→ REQUIRED TASK: Begin with the line holding "As this photo" and write out each following line to the end of the data, exactly. Pictures are left out.

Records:
* * *
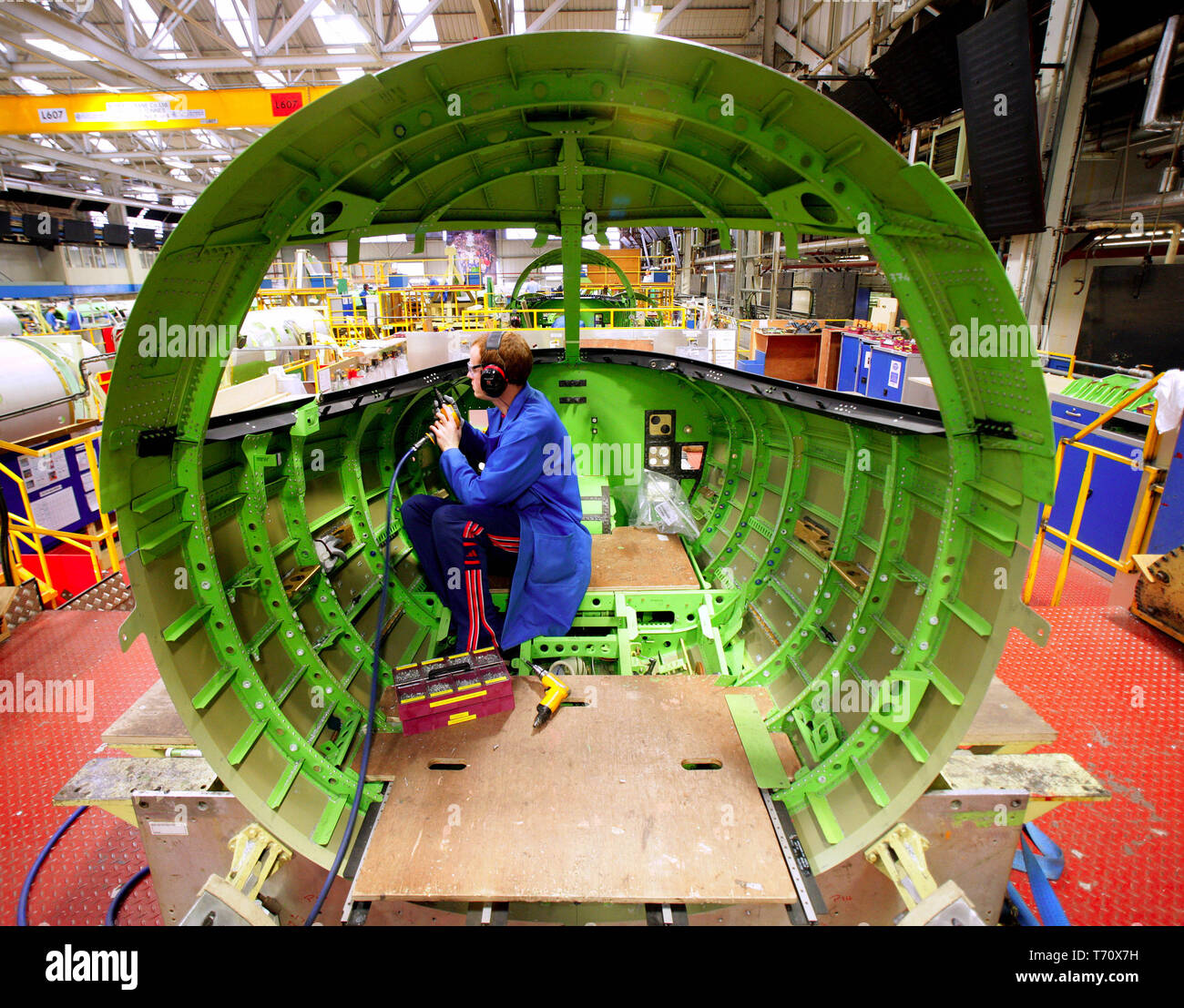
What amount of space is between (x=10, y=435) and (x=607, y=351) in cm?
641

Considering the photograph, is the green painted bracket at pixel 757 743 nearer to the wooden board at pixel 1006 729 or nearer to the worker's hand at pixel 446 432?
the wooden board at pixel 1006 729

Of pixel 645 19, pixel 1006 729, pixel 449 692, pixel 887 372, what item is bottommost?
pixel 449 692

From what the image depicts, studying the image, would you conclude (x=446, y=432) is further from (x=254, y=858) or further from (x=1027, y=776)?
(x=1027, y=776)

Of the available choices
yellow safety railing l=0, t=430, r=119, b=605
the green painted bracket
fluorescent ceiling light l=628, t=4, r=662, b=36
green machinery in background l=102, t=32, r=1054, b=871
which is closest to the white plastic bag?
green machinery in background l=102, t=32, r=1054, b=871

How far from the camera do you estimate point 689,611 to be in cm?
389

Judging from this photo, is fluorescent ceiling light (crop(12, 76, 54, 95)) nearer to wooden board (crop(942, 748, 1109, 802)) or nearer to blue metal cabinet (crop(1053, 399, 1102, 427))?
blue metal cabinet (crop(1053, 399, 1102, 427))

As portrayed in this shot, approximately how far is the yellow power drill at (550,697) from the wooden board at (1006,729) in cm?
171

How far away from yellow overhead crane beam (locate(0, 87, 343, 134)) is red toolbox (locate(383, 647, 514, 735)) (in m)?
12.6

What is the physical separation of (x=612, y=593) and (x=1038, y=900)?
245 cm

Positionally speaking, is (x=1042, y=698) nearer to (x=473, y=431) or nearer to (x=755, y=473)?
(x=755, y=473)

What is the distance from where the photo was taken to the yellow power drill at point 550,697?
2.81 meters

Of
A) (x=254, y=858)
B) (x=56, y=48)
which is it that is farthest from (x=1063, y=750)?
(x=56, y=48)

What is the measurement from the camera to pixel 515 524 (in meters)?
3.49

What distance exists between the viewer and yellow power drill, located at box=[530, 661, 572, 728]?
2.81 metres
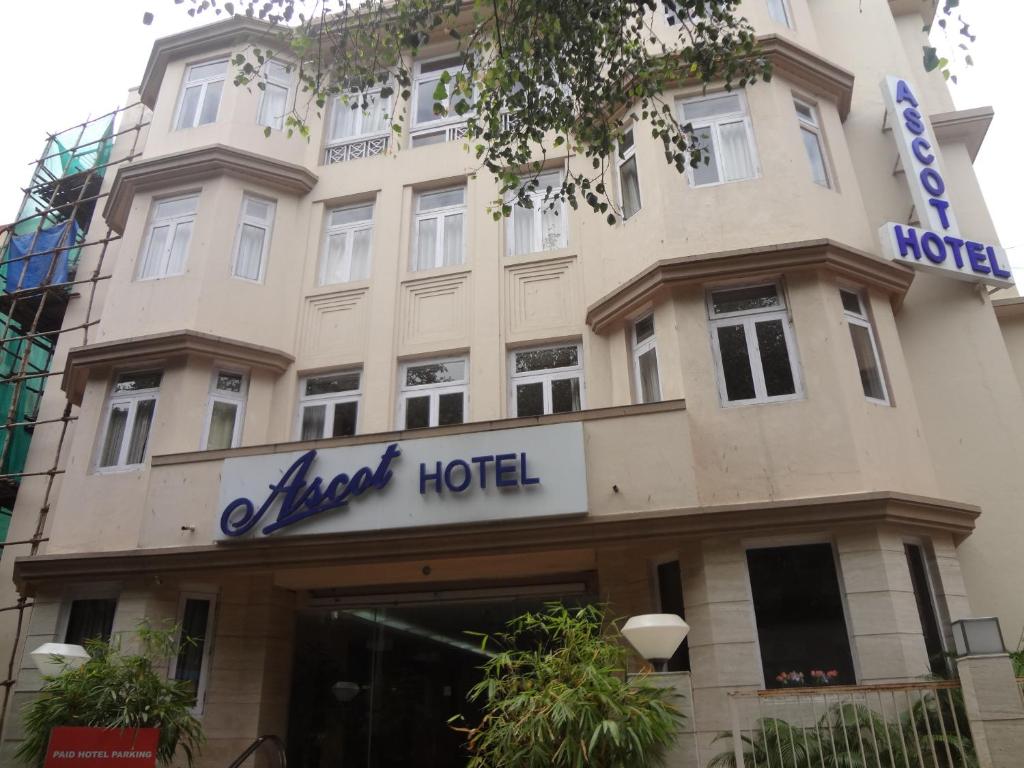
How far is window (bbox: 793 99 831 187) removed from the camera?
33.1 ft

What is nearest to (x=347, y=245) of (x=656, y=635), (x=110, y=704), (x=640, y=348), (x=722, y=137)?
(x=640, y=348)

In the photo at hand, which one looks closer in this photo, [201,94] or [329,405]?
[329,405]

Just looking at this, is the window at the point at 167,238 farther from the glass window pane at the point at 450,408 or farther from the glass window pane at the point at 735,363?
the glass window pane at the point at 735,363

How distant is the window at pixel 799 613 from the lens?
24.5 ft

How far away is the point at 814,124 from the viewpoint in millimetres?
10453

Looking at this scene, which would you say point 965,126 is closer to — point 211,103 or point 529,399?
point 529,399

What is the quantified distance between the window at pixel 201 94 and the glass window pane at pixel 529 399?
7.05 metres

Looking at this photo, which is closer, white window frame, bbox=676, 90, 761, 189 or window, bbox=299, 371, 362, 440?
white window frame, bbox=676, 90, 761, 189

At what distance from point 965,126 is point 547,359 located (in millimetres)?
6911

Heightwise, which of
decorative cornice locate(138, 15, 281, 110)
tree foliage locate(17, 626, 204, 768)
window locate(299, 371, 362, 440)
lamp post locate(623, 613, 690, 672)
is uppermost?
decorative cornice locate(138, 15, 281, 110)

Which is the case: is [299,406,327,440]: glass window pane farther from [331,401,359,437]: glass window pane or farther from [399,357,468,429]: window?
[399,357,468,429]: window

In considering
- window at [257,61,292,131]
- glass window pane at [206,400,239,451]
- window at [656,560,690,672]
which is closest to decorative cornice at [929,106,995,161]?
window at [656,560,690,672]

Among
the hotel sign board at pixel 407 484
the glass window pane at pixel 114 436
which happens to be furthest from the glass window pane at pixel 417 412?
the glass window pane at pixel 114 436

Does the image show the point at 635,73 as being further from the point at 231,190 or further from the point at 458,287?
the point at 231,190
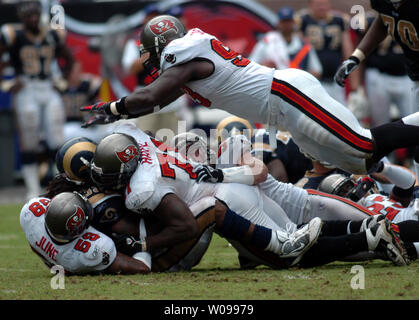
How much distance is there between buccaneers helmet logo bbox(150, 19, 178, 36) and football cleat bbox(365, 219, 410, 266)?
1.62m

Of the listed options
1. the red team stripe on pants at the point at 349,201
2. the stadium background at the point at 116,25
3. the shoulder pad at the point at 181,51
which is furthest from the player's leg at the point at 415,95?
the stadium background at the point at 116,25

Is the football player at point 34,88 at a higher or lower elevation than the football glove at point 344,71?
lower

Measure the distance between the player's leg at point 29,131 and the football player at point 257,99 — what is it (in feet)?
15.6

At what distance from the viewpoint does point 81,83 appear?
33.1ft

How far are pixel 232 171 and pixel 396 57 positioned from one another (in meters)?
5.41

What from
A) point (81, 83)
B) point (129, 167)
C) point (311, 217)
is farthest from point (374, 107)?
point (129, 167)

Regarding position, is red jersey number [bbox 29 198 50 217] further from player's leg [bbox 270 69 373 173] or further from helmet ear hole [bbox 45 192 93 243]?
player's leg [bbox 270 69 373 173]

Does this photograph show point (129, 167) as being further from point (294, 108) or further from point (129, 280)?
point (294, 108)

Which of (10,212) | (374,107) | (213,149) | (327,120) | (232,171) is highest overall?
(327,120)

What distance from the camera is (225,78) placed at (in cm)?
440

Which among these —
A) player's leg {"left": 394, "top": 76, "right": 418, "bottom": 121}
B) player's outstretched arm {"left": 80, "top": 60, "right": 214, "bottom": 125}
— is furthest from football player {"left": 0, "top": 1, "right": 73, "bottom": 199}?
player's outstretched arm {"left": 80, "top": 60, "right": 214, "bottom": 125}

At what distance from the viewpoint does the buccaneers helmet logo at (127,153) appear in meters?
3.95

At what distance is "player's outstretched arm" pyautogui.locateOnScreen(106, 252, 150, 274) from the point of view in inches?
156

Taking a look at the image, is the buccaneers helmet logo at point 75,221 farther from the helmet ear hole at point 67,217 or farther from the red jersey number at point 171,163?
the red jersey number at point 171,163
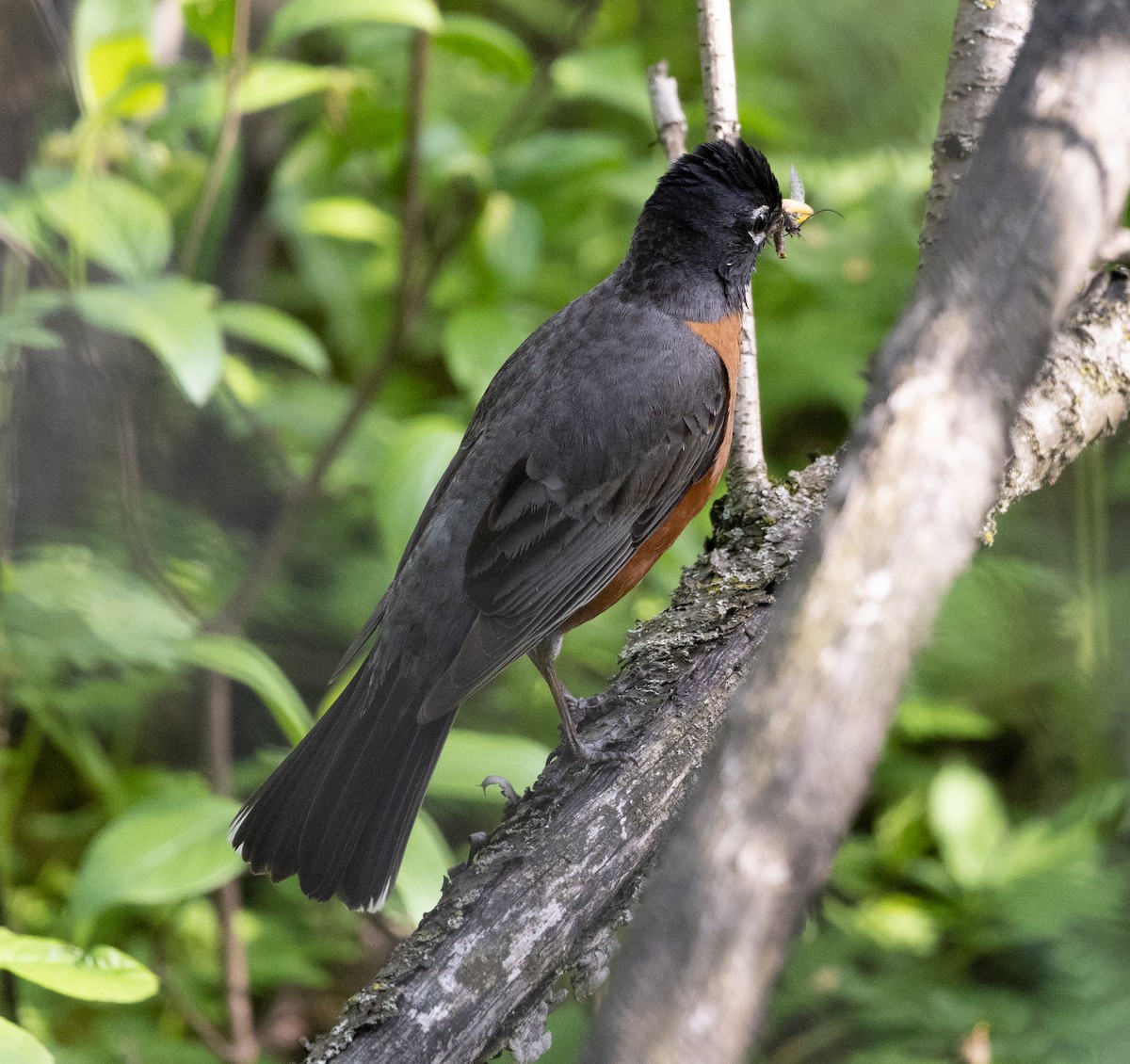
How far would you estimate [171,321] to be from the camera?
3234mm

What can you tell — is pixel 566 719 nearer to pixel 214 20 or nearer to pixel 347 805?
pixel 347 805

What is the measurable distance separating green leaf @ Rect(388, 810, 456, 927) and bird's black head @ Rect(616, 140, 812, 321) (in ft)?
5.48

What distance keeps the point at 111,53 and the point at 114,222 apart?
0.53 m

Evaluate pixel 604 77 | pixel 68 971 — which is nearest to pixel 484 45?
pixel 604 77

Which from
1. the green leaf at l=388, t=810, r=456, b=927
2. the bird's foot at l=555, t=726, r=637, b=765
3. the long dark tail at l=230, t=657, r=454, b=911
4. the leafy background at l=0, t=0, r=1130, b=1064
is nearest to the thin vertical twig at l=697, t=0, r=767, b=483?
the leafy background at l=0, t=0, r=1130, b=1064

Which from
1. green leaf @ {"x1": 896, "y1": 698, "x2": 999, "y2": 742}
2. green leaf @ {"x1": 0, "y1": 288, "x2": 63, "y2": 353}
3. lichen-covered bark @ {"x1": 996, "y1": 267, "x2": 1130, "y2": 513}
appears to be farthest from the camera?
green leaf @ {"x1": 896, "y1": 698, "x2": 999, "y2": 742}

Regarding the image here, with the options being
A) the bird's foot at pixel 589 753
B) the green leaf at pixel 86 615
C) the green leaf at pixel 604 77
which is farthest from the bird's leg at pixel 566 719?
the green leaf at pixel 604 77

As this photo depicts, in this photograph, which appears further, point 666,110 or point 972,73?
point 666,110

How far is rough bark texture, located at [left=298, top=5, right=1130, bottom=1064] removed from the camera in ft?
6.69

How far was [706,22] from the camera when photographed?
10.6ft

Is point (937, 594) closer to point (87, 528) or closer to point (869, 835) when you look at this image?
point (869, 835)

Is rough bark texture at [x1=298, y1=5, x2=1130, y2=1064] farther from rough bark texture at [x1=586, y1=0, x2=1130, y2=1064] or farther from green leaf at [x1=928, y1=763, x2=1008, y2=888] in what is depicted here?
green leaf at [x1=928, y1=763, x2=1008, y2=888]

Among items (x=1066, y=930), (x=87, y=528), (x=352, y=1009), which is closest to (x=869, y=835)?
(x=1066, y=930)

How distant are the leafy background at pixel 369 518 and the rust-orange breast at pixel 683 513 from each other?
520mm
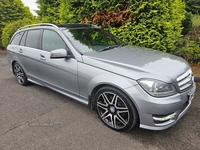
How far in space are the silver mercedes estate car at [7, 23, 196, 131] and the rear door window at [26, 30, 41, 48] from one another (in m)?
0.02

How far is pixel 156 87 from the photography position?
2143 millimetres

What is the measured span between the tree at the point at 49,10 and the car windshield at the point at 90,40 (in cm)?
517

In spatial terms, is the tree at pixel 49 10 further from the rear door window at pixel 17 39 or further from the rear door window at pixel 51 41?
the rear door window at pixel 51 41

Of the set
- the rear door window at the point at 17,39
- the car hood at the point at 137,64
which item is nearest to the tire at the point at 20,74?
the rear door window at the point at 17,39

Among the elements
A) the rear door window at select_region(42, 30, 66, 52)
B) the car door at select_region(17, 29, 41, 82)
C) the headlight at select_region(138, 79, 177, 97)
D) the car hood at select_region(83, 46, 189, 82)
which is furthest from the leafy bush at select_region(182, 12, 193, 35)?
the car door at select_region(17, 29, 41, 82)

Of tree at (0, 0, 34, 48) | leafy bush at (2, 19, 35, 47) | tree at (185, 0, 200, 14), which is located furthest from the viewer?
tree at (0, 0, 34, 48)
* * *
→ PROBLEM SOLUTION:
As this photo depicts, in this photograph, which appears further, point 666,110 or point 972,73?
point 666,110

How far is rough bark texture, located at [left=298, top=5, right=1130, bottom=1064] removed from the camera in ft?
6.69

How far was [706,22] from the camera when photographed?
10.6ft

Is point (937, 594) closer to point (87, 528) or closer to point (869, 835) when you look at this image?
point (869, 835)

Is rough bark texture at [x1=298, y1=5, x2=1130, y2=1064] farther from rough bark texture at [x1=586, y1=0, x2=1130, y2=1064] or farther from green leaf at [x1=928, y1=763, x2=1008, y2=888] in what is depicted here?
green leaf at [x1=928, y1=763, x2=1008, y2=888]

Among items (x=1066, y=930), (x=87, y=528), (x=352, y=1009), which is closest to (x=869, y=835)?
(x=1066, y=930)

How distant are the leafy background at pixel 369 518 and the rust-orange breast at pixel 683 513 from each other?
520mm
How far in space are the silver mercedes estate car at [7, 23, 196, 131] and the rear door window at [26, 30, 41, 48] from one another (in m)?
0.02

How far is pixel 156 87 from the photography position?
2143 millimetres

What is the measured span between the tree at the point at 49,10 and the car windshield at the point at 90,40 (in cm)?
517

In spatial terms, is the tree at pixel 49 10 further from the rear door window at pixel 17 39 or further from the rear door window at pixel 51 41?
the rear door window at pixel 51 41

Of the set
- the rear door window at the point at 17,39
- the car hood at the point at 137,64
which item is nearest to the tire at the point at 20,74?
the rear door window at the point at 17,39

Among the elements
A) the rear door window at select_region(42, 30, 66, 52)
B) the car door at select_region(17, 29, 41, 82)
C) the headlight at select_region(138, 79, 177, 97)
D) the car hood at select_region(83, 46, 189, 82)
which is furthest from the leafy bush at select_region(182, 12, 193, 35)?
the car door at select_region(17, 29, 41, 82)

Of tree at (0, 0, 34, 48) | leafy bush at (2, 19, 35, 47) | tree at (185, 0, 200, 14), which is located furthest from the viewer?
tree at (0, 0, 34, 48)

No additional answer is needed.